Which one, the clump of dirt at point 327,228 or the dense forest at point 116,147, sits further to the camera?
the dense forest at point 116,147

^^^^^^^^

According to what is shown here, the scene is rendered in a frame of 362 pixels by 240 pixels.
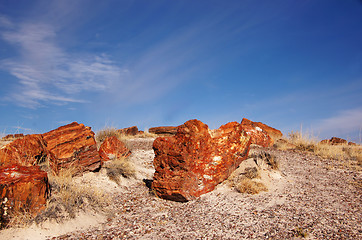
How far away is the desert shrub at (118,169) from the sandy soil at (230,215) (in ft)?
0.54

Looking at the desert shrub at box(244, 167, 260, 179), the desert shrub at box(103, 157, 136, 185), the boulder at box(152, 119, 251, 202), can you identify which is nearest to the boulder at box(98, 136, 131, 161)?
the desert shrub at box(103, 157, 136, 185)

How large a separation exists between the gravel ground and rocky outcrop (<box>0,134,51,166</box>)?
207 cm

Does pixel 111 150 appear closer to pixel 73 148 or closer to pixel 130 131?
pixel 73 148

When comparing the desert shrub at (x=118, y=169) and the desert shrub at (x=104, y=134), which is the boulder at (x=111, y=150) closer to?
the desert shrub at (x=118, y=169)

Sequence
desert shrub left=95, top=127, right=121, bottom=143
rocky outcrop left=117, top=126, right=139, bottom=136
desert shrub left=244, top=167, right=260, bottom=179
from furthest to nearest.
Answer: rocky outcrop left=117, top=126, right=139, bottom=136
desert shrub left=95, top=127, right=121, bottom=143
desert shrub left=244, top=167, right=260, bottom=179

^^^^^^^^

* **Stated exercise**: From the data above, pull out each line that contains the word "boulder" and list those lines unchanged.

* **Written solution**:
Looking at the desert shrub at box(244, 167, 260, 179), the desert shrub at box(103, 157, 136, 185), the boulder at box(152, 119, 251, 202), can you identify which is nearest to the boulder at box(98, 136, 131, 161)?
When comparing the desert shrub at (x=118, y=169) and the desert shrub at (x=104, y=134), which is the boulder at (x=111, y=150) closer to?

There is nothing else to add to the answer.